## 주어진 기록
======

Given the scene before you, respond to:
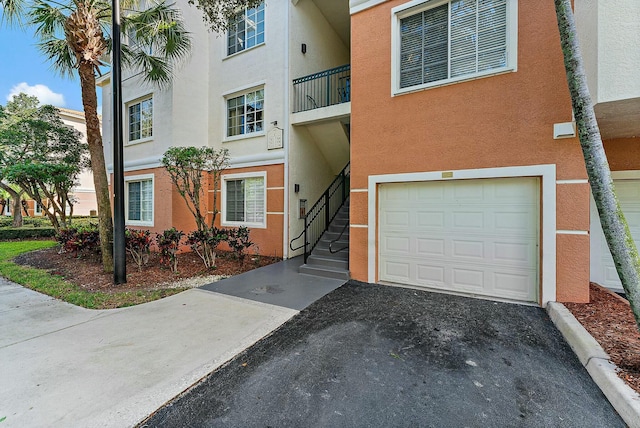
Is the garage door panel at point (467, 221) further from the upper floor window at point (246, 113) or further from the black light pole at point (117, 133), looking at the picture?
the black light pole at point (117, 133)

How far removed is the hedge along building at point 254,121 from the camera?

======

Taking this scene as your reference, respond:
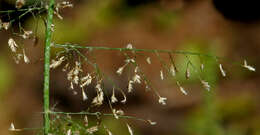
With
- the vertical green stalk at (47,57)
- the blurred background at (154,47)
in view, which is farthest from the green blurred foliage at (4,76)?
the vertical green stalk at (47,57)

======

## 풀어야 할 문제
"Given the scene"이 들어 있는 줄부터 "How far removed"가 들어 있는 줄까지, 양 끝 줄을 포함하여 그대로 옮겨 적으시오. 단, 그림은 답에 넣지 마시오.

## 문제의 답
Given the scene before you, respond to:
Is the garage door panel at point (467, 221) further from the upper floor window at point (246, 113) or further from the black light pole at point (117, 133), looking at the picture?
the black light pole at point (117, 133)

How far removed is the hedge along building at point 254,121 from the camera?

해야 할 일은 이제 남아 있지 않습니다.